GEGEVEN TEKST:
═══

Zo is het, dat Wij, de Afdeling advisering van de Raad van State gehoord, en met gemeen overleg der Staten-Generaal, hebben goedgevonden en verstaan, gelijk Wij goedvinden en verstaan bij deze:

Artikel

1

In deze wet wordt verstaan onder:

  • a.

    Onze Minister: Onze Minister van Binnenlandse Zaken en Koninkrijksrelaties;

  • b.

    Verordening: Verordening (EU) nr. 2019/788 van het Europees Parlement en de Raad van 17 april 2019 over het burgerinitiatief (PB L 130/55 van 17.5.2019).

Artikel

2

Onze Minister is bevoegd:

  • a.

    certificaten als bedoeld in artikel 11, derde lid, van de Verordening af te geven;

  • b.

    de verificatie van de steunbetuigingen, bedoeld in artikel 12, vierde lid, van de Verordening, te coördineren;

  • c.

    certificaten als bedoeld in artikel 12, vijfde lid, van de Verordening af te geven.

═══

OPDRACHTEN:
• 1. Typ het stuk van de wettekst over dat loopt van "Onze Minister: Onze" tot en met "130/55 van 17.5.2019).".
• 2. Noem alle bevoegdheden die artikel 2 van de wettekst aan de minister toekent.
• 3. Schrijf de wettekst over het burgerinitiatief verder, te beginnen na de laatste zin die er staat.
De lijst die nu volgt, komt uit een andere bron.

RUWE GEGEVENS:
═══

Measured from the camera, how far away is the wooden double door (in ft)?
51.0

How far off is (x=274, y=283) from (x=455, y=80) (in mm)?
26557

═══

VERWACHTE ANTWOORDEN:
• 1.
Onze Minister: Onze Minister van Binnenlandse Zaken en Koninkrijksrelaties;

  • b.

    Verordening: Verordening (EU) nr. 2019/788 van het Europees Parlement en de Raad van 17 april 2019 over het burgerinitiatief (PB L 130/55 van 17.5.2019).

• 2.
- certificaten afgeven als bedoeld in artikel 11, derde lid, van de Verordening
- de verificatie coördineren van de steunbetuigingen, bedoeld in artikel 12, vierde lid, van de Verordening
- certificaten afgeven als bedoeld in artikel 12, vijfde lid, van de Verordening

• 3.
Artikel

3

Bij ministeriële regeling wordt bepaald welke gegevens en bescheiden in ieder geval bij een aanvraag voor een certificaat als bedoeld in artikel 11, derde lid, van de Verordening worden verstrekt.

Artikel

4

Artikel

5

Artikel

6

Artikel

7

Wijzigt deze wet.

Artikel

8

Deze wet treedt in werking op een bij koninklijk besluit te bepalen tijdstip.

Artikel

9

Deze wet wordt aangehaald als: Uitvoeringswet verordening Europees burgerinitiatief.

Artikel

9a

Wijzigt de Algemene wet bestuursrecht.

Lasten en bevelen dat deze in het Staatsblad zal worden geplaatst en dat alle ministeries, autoriteiten, colleges, en ambtenaren die zulks aangaat, aan de nauwkeurige uitvoering de hand zullen houden.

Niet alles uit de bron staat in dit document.